Lo que vive nuestro país en estos momentos es difícil de describir. Hay impotencia, indiferencia, frustración, corrupción de la peor y, sobre todo, traición. Porque se ha traicionado a la patria. Lo hacen quienes faltan a su juramento y deciden que su país es su finca. Lo es cuando el mayoral se pelea con su financista y su principal proveedor y piensa que todos los demás somos sus peones. En nuestro pasado, por comportamientos menos indignos se ha fusilado a gente. Y es que nuestro país se encuentra en su hora más baja. Cuando ya a nadie le importa lo que pasa, salvo que lo afecte directamente. Porque se ha tensado la cuerda tanto que ya nadie extraña que se rompa.
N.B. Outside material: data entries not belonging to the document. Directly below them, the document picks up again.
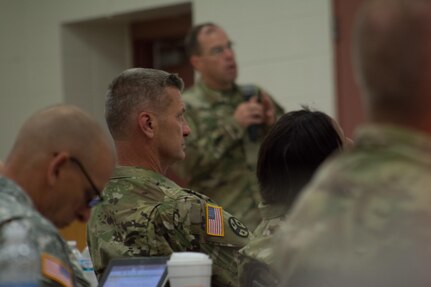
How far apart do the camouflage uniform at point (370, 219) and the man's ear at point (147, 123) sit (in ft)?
6.49

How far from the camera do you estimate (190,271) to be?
3.06 metres

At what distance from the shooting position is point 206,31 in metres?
6.95

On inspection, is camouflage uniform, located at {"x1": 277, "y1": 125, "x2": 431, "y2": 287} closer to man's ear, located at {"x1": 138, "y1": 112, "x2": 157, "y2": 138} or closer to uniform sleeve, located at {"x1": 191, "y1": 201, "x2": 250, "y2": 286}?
uniform sleeve, located at {"x1": 191, "y1": 201, "x2": 250, "y2": 286}

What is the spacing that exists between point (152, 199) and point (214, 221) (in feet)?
0.83

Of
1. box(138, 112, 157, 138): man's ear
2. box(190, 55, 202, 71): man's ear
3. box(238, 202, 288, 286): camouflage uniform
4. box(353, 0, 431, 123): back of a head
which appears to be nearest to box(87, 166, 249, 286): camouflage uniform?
box(138, 112, 157, 138): man's ear

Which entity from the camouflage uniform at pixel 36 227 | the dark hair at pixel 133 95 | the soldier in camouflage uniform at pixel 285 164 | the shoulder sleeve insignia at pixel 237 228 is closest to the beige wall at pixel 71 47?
the dark hair at pixel 133 95

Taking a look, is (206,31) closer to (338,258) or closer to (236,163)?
(236,163)

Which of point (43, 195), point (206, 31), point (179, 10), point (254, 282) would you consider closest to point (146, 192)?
point (254, 282)

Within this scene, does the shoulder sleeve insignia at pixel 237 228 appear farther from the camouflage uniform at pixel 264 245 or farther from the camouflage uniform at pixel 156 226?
the camouflage uniform at pixel 264 245

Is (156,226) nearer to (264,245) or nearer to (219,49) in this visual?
(264,245)

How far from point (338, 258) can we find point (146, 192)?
76.1 inches

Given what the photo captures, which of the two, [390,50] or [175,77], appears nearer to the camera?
[390,50]

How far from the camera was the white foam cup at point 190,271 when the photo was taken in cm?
305

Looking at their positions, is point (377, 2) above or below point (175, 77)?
above
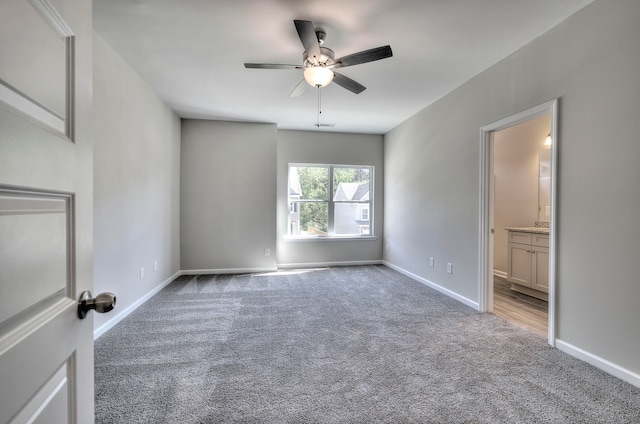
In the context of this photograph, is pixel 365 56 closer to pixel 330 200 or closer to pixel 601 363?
pixel 601 363

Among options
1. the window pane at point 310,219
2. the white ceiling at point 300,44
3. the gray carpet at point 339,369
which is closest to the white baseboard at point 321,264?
the window pane at point 310,219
Los que desde un principio señalamos a los culpables de mancillar el nombre del país a través de sus traidoras acciones fuimos objetos de burlas y señalamientos. Se puso a disposición de los más corruptos todo el aparato encargado de administrar nuestros recursos para, de una forma baladí y tratándonos de idiotas, hacernos ver que el país era atacado por una megaconspiración internacional-intergaláctica, que pretendía acabar con el prestigioso nombre de nuestro país, sus autoridades y, por supuesto, sus amigos.

Ahora que la felicidad ha terminado en el seno de la cosa oficialista, y agotados todos los recursos de distracción posibles, se ruega, cual mediocre director de equipo de fútbol cuyo equipo gana por la mínima, el pita'o disfrazado de días de Carnaval, para que todos olvidemos la vorágine de corrupción y vergüenza en la que estamos imbuidos.
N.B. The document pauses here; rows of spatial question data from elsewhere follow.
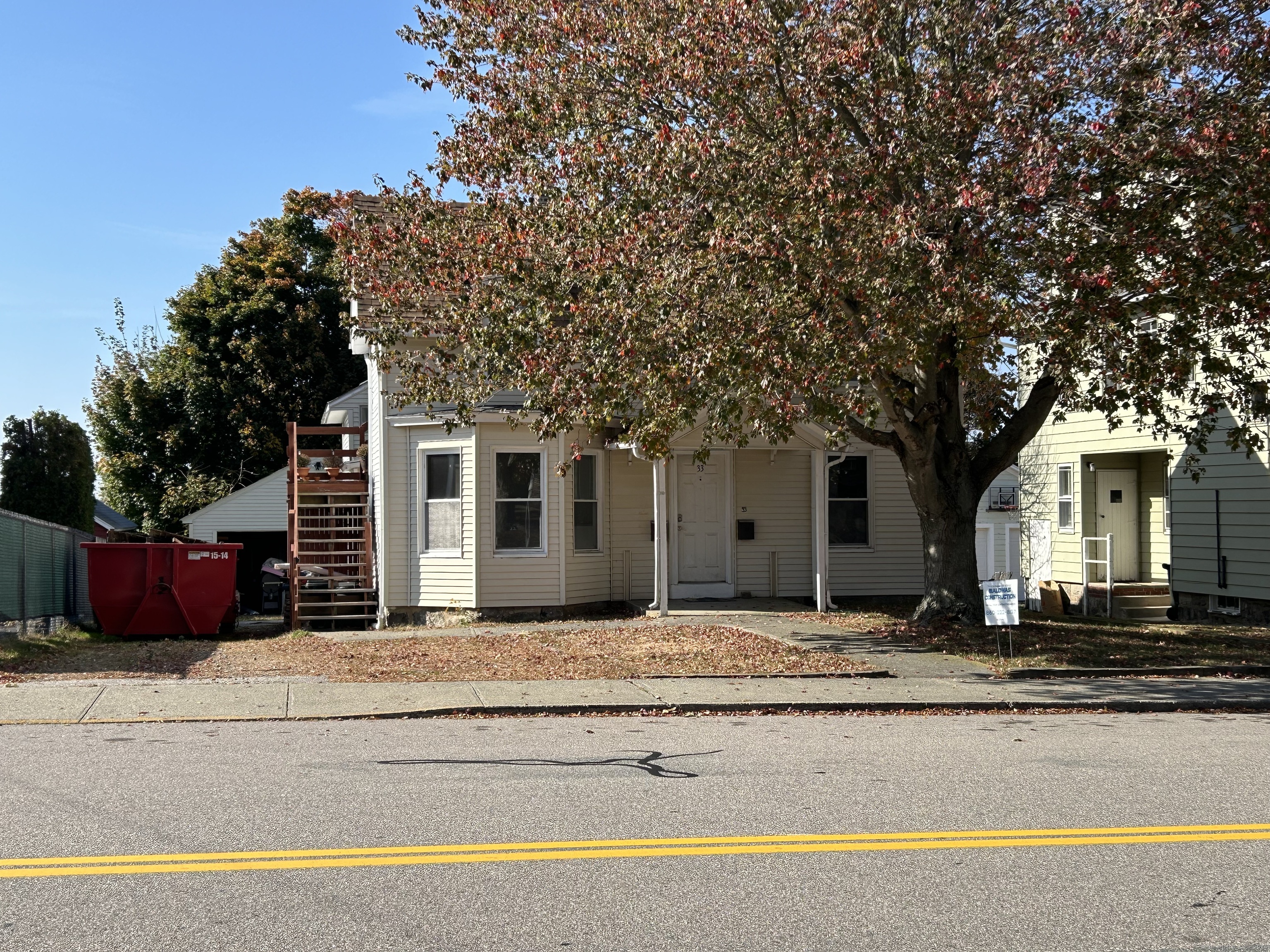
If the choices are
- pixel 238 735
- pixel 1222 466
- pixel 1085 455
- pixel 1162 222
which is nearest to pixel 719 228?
pixel 1162 222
Luego vendrá la realidad. Las calificadoras nos harán pedazos. Los bancos y las multinacionales comenzarán a huir de un país que está sentado en un barril de pólvora política. Nos llenaremos de precandidatos presidenciales, cada uno más estrafalario que el otro prometiendo lo imposible. Luego viene la crisis. El desempleo y la maximización de la inseguridad, la cual ya comenzamos a sentir cada vez de manera más palpable.

Y los problemas cotidianos seguirán. Incluso, con el riesgo de aumentar, como los tranques y el desastroso sistema de salud, así como la destrucción total de la educación pública, tarea que gobierno tras gobierno se ha logrado con enorme efectividad, para desgracia de esta nación.

Asco. Eso es lo que siento por todos los involucrados, sus defensores y patrocinadores. Son una lacra que no merecen ser llamados panameños. Les deberíamos quitar la nacionalidad y mandarlos a la fila de los apátridas, para que nunca más nadie intente mancillar nuestro buen nombre.

Infames y mentirosos. Han convertido nuestras ciudades en lugares llenos de obras inconclusas, donde, para ocultar su infinita incapacidad, utilizan las auditorías como excusas para no hacer el trabajo porque todo es culpa del "gobierno anterior".

Hay tantos panameños buenos en las filas oficialistas que no comprendo cómo siguen aguantando tanta humillación. Y es que cada día es más difícil encontrar personas que les parezca que el Gobierno lo hace bien o al menos lo intenta.

Es la hora de la patria. Estamos sentados frente a la disyuntiva más grande. No hacemos nada y esperamos a que todo se diluya para que el próximo escándalo sea peor y nos convierta en un Estado ingobernable, o ponemos atención a lo que está pasando y exigimos correctivos inmediatos. Las futuras generaciones nos lo reclamarán y nos maldecirán si los condenamos a tener que reconstruir una vez más una nación que casi llega a ser próspera.

Ingeniero de Sistemas. Estratega-Consultor de Comunicación Política.